Excerpted text Start Marker

The US Food and Drug Administration on Tuesday announced that it is recommending a less stringent ban on gay blood donors, allowing some gay men to donate blood for the first time in three decades.
The agency, which regulates blood banks, is now suggesting that men who have sex with men must abstain from doing so for a year before they are eligible to donate blood.
The 31-year-old ban was enacted in the early days of the Aids epidemic when significantly less was known about the cause and condition of the disease. In acknowledgement of the considerable advances made in HIV and Aids research, the Department of Health and Human services and other government agencies have been reviewing the ban for several years.
Last month, a health and human services panel voted 16-2 in favor of getting rid of the ban. This announcement means that the recommendation will be placed in draft guidelines, put up for public comment and then finalized.
The one-year deferral is in line with policies in other countries including the UK, Canada and Australia.

Excerpted text End Marker
Supplied material Start Marker

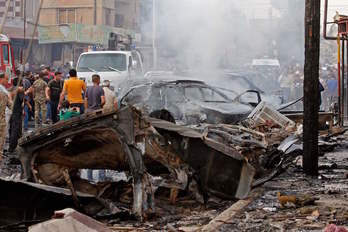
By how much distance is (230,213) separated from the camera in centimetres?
713

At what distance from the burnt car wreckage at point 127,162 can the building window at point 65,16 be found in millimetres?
41507

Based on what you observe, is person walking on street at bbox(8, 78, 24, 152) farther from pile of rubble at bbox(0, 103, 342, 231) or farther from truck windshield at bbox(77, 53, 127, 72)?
truck windshield at bbox(77, 53, 127, 72)

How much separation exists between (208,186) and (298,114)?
6722mm

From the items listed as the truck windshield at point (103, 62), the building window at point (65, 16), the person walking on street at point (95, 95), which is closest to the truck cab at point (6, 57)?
the truck windshield at point (103, 62)

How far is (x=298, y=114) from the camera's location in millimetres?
13906

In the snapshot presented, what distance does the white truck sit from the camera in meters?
20.7

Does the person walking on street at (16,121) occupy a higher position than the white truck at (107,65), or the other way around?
the white truck at (107,65)

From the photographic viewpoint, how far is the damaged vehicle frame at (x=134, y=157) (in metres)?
6.78

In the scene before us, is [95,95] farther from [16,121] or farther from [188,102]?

Supplied material End Marker

_Prompt 1_.
Answer the following questions using the article on the blood donor ban.
(a) For how long must men who have sex with men abstain before becoming eligible to donate blood under the recommendation?
(b) What was the vote count of the health and human services panel last month?
(c) Which countries does the article name as having a similar one-year deferral policy?
_Prompt 2_. Resume the article on the blood donor ban, continuing after its final sentence.
The material has no connection to the article on the blood donor ban.

_Answer space 1_.
(a) One year.
(b) 16-2 in favor of getting rid of the ban.
(c) The UK, Canada and Australia.

_Answer space 2_.
I. Glenn Cohen, a Harvard University law professor who specializes in bioethics and health told the New York Times that the policy change is important, but “still not rational enough.”
“This is a major victory for gay civil rights,” Cohen said. “We’re leaving behind the old view that every gay man is a potential infection source.”
This change could raise the national blood supply by between 2% and 4%, according to a report by the Williams Institute, a think tank based at the UCLA School of Law.
The American Medical Association last year voted to oppose the policy, which has been called “medically and scientifically unwarranted,” by groups including the Red Cross, the American Association of Blood Banks and America’s Blood Centers.